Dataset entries
********

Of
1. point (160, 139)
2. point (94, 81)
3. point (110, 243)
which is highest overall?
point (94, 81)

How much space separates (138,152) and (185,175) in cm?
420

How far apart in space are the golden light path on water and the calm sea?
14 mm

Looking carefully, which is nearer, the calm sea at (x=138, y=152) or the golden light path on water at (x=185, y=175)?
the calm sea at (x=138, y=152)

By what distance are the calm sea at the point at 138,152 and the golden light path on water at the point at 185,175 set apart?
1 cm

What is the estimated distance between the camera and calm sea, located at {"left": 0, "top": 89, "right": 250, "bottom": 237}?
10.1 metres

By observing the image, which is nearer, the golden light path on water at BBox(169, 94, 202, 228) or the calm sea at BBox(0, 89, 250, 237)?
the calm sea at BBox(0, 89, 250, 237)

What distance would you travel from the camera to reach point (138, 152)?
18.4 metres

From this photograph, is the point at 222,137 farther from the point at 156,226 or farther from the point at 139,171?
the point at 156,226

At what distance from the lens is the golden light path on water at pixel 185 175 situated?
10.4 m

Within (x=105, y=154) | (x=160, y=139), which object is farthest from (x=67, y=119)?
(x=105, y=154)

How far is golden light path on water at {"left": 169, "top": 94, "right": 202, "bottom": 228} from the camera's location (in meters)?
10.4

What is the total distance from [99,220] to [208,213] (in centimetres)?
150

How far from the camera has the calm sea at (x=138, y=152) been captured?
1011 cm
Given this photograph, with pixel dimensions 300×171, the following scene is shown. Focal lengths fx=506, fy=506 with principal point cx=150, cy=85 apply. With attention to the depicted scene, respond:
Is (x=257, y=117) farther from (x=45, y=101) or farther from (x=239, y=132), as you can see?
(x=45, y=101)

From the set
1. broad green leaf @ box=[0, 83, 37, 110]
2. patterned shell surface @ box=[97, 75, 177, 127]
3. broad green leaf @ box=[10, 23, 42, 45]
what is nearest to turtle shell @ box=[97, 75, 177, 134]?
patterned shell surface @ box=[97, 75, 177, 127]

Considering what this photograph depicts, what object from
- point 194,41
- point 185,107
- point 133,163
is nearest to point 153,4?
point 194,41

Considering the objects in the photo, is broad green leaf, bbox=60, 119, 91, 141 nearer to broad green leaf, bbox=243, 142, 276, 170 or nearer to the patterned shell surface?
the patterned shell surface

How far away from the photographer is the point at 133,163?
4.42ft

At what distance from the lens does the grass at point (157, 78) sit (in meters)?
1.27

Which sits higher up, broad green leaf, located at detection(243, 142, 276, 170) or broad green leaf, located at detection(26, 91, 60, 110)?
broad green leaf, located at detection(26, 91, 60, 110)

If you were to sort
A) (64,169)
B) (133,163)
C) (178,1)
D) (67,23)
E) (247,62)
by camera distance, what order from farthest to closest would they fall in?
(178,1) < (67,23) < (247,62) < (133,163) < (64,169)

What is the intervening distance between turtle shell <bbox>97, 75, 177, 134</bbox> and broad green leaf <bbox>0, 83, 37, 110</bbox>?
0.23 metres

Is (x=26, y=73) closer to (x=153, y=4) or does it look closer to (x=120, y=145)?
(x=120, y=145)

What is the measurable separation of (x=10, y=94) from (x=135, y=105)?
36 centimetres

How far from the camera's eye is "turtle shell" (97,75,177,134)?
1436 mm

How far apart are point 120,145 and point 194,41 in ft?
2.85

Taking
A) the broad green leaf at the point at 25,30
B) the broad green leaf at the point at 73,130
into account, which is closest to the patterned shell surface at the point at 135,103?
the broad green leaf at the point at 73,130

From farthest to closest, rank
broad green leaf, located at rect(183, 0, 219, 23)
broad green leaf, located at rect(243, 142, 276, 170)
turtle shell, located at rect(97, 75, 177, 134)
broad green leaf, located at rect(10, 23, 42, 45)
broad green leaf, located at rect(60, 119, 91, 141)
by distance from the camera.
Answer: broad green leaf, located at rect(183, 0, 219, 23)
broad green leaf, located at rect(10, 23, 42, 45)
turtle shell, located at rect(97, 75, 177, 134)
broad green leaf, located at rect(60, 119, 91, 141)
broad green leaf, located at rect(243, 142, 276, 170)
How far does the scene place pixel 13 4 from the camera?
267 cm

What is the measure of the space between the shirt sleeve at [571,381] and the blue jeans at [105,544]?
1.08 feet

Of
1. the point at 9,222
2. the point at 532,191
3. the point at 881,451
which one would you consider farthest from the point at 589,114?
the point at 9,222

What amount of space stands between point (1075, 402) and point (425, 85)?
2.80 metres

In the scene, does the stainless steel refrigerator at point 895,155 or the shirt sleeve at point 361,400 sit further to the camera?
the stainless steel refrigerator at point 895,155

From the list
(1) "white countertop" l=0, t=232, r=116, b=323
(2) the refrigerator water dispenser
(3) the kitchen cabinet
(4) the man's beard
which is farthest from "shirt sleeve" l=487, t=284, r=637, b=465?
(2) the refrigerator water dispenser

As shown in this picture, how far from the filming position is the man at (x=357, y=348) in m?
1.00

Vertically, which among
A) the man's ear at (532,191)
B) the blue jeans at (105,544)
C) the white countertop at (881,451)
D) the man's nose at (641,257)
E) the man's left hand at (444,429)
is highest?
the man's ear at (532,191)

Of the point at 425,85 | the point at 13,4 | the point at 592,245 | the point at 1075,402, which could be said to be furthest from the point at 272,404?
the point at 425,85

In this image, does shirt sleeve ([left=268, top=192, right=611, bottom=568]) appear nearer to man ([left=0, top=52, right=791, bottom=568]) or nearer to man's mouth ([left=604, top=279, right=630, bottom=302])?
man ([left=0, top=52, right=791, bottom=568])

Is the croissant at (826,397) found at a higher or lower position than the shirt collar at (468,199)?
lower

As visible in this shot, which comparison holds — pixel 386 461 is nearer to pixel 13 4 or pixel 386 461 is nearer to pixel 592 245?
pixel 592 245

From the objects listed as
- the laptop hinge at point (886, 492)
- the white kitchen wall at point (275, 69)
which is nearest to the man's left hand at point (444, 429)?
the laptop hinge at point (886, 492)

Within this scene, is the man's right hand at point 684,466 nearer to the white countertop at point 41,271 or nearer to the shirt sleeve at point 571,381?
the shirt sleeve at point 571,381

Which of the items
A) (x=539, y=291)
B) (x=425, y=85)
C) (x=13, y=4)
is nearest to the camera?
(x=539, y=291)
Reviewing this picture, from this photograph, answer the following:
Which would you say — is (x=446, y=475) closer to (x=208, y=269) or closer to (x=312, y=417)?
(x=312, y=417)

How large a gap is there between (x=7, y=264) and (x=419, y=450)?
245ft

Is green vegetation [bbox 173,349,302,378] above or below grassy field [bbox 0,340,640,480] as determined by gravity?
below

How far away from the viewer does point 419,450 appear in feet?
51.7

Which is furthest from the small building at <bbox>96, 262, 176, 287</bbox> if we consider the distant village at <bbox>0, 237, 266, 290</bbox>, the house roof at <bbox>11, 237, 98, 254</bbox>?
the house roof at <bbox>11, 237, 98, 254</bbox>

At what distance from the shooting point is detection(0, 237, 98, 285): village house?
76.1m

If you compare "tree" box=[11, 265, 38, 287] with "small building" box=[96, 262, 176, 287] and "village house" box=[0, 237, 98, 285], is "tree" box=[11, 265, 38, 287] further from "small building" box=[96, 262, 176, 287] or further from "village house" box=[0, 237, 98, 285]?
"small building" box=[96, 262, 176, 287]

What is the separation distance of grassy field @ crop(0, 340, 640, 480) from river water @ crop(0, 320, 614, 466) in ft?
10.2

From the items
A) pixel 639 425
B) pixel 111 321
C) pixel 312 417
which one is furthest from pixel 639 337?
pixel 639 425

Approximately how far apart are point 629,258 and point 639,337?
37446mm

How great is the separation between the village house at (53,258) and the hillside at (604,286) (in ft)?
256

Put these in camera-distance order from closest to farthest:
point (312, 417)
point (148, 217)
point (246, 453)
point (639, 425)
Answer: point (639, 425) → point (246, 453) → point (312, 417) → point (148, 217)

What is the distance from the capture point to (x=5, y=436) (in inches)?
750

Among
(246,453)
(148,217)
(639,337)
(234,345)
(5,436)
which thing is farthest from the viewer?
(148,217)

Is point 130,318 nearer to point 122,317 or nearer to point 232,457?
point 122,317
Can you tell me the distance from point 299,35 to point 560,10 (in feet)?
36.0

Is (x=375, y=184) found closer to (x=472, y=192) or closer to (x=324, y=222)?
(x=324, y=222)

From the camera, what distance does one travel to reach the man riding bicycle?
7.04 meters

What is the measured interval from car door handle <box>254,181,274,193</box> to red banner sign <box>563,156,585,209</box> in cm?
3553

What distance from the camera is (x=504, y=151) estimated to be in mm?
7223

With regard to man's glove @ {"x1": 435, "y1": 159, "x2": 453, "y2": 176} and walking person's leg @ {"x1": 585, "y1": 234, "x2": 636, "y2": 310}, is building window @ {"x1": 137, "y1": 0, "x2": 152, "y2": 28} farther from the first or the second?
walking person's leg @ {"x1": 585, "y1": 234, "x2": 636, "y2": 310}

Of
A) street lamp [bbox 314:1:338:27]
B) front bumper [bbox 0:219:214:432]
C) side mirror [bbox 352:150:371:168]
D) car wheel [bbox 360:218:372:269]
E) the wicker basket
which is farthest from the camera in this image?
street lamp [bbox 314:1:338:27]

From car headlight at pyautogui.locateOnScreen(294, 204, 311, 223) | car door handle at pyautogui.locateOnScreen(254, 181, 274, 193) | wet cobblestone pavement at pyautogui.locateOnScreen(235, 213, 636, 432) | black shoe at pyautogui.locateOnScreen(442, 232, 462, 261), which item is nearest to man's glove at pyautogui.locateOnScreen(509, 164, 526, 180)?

********

→ **What is asked**
Copy exactly the lines from the one containing "What distance from the camera" through the last line of the records, both included, and nothing else.

→ **Finished answer**
What distance from the camera is (x=504, y=151) estimated to be in mm?
7223

With regard to man's glove @ {"x1": 435, "y1": 159, "x2": 453, "y2": 176} and walking person's leg @ {"x1": 585, "y1": 234, "x2": 636, "y2": 310}, is building window @ {"x1": 137, "y1": 0, "x2": 152, "y2": 28} farther from the first or the second?
walking person's leg @ {"x1": 585, "y1": 234, "x2": 636, "y2": 310}

Of
A) street lamp [bbox 314:1:338:27]
B) front bumper [bbox 0:219:214:432]
C) side mirror [bbox 352:150:371:168]
D) car wheel [bbox 360:218:372:269]
E) the wicker basket
which is farthest from the camera in this image?
street lamp [bbox 314:1:338:27]

From car headlight at pyautogui.locateOnScreen(294, 204, 311, 223) | car door handle at pyautogui.locateOnScreen(254, 181, 274, 193) | wet cobblestone pavement at pyautogui.locateOnScreen(235, 213, 636, 432) | black shoe at pyautogui.locateOnScreen(442, 232, 462, 261), which item is nearest to man's glove at pyautogui.locateOnScreen(509, 164, 526, 180)?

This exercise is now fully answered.